I made that translation in 11 months from December 1992 until November 1993.  I had figured it out.  Wasn’t easy.  Was slow and tedious and maddening.  So much so I began to agree with the WFAA TV folks’ opinion of me.  But I prevailed.  After my first engraving event in the public on Black Friday of 1993, my hand-lettering has led me down paths all over the U.S. and Canada.  I shutter to think how many items I’ve engraved and signed.  And how much so many paid for so many pieces that got personalized and made very special with a few words whirring out of my dental drill.
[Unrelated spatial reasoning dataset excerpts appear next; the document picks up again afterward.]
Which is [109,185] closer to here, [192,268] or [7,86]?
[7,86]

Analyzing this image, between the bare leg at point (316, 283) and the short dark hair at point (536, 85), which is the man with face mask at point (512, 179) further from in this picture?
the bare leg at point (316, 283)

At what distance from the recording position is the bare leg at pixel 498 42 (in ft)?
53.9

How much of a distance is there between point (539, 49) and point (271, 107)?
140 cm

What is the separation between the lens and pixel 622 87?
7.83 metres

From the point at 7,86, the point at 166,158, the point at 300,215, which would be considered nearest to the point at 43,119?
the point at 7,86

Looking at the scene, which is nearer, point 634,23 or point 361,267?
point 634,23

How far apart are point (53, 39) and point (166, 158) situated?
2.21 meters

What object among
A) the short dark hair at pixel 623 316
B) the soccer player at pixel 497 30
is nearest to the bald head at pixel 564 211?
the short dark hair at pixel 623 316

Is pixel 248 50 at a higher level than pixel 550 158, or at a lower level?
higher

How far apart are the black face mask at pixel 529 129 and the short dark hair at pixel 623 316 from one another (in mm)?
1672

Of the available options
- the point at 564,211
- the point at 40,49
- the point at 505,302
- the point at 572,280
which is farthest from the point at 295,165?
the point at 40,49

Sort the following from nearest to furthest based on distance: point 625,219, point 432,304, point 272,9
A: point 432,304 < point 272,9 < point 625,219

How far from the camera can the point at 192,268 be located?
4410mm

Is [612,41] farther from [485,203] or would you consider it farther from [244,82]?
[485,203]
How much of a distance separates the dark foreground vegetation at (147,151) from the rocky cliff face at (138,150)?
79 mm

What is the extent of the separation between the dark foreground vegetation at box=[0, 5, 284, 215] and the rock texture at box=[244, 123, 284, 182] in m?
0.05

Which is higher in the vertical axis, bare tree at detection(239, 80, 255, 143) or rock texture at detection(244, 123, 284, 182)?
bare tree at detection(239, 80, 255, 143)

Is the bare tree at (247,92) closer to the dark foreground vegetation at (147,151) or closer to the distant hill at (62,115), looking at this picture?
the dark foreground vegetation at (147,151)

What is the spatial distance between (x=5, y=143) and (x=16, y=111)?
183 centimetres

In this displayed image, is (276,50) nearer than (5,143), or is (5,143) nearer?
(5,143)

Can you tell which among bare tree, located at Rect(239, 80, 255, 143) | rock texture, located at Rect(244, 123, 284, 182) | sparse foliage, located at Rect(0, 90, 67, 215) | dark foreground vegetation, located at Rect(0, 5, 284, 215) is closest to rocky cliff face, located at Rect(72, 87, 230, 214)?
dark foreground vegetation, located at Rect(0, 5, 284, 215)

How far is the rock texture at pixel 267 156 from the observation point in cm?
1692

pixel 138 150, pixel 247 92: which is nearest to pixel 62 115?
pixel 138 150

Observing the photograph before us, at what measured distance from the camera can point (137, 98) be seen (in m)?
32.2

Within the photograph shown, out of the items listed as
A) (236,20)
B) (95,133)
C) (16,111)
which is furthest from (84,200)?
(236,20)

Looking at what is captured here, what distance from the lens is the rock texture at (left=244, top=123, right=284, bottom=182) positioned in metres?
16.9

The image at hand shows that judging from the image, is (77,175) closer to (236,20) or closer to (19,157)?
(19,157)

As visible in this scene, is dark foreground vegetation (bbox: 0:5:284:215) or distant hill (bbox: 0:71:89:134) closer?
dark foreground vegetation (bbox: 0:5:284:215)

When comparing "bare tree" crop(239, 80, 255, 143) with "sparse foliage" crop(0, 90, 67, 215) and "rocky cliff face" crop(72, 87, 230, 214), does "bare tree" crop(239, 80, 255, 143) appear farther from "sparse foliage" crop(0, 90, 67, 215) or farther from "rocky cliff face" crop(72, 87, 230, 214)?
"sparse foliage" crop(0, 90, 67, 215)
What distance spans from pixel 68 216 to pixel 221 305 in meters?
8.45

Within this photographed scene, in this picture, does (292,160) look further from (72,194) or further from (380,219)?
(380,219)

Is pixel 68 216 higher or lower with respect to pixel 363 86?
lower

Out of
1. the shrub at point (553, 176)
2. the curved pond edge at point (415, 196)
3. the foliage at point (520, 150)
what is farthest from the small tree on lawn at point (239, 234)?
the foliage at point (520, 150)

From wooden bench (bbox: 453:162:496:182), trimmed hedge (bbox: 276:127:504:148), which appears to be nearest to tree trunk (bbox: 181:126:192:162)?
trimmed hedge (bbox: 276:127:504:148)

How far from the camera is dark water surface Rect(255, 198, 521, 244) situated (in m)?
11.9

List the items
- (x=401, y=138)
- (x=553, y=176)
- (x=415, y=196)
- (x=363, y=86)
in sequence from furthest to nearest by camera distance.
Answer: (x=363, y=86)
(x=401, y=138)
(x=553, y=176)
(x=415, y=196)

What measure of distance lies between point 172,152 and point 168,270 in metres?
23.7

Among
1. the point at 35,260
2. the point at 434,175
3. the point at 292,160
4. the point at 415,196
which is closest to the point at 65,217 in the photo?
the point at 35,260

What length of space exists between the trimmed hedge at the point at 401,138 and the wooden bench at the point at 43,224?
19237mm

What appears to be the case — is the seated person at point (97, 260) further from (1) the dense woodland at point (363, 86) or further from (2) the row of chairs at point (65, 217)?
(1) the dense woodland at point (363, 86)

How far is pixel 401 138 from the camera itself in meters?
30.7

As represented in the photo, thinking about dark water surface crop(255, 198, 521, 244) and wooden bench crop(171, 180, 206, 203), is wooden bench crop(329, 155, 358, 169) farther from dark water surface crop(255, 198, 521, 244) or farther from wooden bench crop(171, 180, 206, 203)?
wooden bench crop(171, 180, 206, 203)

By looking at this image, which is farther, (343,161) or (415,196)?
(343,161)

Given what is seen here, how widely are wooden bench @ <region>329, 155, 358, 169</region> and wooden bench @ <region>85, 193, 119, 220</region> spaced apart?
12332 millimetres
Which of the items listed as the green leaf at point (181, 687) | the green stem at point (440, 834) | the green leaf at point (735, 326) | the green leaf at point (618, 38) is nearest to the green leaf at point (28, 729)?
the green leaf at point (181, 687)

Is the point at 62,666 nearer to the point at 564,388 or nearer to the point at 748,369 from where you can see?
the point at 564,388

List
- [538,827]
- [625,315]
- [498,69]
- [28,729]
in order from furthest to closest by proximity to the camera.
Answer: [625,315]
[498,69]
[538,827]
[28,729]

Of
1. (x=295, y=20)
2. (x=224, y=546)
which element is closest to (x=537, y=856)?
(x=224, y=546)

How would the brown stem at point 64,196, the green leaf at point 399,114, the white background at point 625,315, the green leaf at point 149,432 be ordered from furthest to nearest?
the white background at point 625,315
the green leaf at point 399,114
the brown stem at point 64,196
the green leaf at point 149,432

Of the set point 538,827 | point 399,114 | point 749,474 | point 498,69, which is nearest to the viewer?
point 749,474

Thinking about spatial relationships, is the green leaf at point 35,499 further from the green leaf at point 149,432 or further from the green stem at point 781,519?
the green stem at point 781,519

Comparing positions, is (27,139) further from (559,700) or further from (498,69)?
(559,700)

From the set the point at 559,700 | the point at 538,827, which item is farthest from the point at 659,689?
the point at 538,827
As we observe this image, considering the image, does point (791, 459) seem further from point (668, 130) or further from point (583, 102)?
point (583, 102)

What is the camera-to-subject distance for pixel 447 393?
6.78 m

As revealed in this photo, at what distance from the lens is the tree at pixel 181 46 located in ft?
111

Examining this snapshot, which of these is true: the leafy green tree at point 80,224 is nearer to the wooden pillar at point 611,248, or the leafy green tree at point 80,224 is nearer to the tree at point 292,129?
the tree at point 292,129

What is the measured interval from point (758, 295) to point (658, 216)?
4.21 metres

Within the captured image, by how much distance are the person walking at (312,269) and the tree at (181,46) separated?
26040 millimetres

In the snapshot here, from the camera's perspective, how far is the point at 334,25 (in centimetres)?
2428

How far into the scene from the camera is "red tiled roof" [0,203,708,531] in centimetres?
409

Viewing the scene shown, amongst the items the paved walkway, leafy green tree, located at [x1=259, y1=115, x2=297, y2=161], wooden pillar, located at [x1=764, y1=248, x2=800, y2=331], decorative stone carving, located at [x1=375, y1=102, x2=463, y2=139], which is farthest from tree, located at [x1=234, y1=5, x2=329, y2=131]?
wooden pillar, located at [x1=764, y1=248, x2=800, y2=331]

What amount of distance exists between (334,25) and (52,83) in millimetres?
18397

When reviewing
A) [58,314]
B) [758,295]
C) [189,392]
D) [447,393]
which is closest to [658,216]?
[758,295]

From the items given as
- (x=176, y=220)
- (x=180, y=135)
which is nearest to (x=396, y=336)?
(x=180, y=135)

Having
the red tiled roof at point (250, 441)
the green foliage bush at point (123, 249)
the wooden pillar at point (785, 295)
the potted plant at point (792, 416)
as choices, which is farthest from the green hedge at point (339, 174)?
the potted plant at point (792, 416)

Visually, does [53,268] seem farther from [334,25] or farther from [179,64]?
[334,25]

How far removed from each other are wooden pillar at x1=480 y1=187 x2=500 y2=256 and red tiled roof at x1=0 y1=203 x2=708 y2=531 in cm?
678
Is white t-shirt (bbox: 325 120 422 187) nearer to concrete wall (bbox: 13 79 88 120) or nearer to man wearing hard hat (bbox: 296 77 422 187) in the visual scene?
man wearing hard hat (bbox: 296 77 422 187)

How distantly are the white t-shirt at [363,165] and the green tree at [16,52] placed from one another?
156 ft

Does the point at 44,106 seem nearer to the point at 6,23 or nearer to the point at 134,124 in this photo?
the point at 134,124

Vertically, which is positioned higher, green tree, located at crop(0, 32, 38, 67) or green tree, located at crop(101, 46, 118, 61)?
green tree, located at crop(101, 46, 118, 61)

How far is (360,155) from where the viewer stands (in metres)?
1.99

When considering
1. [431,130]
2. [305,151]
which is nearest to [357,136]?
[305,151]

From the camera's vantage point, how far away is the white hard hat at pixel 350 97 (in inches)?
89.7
Now, of course, I’m teaching this skill and there are about 300 others out there doing it since my first class in 2001.

I hasten to add the fact that I have no artistic talent beyond the lettering I’ve gotten pretty good at with a dental drill.  My handwriting with a ballpoint or a fountain pen is average or below.  Takes no talent to do what I do and anyone can learn it.

BOTTOM LINE:  There aren’t enough of me.  And others like me.  I got almost 50 events booked for this year, on January 2!  Market Street wanted me before any of the competition could book me.  There are fragrance events out there I’m not even remotely available for.  There are other wine venues out there that are left wanting for someone to engrave their bottles for special occasions.  Even in my own market!  And special occasions happen every day.  

If it’s a leap of faith for you, then take the leap and see how far that leap will take you.  You’ll have a FAR better teacher than I did and this skill does have a way of changing lives.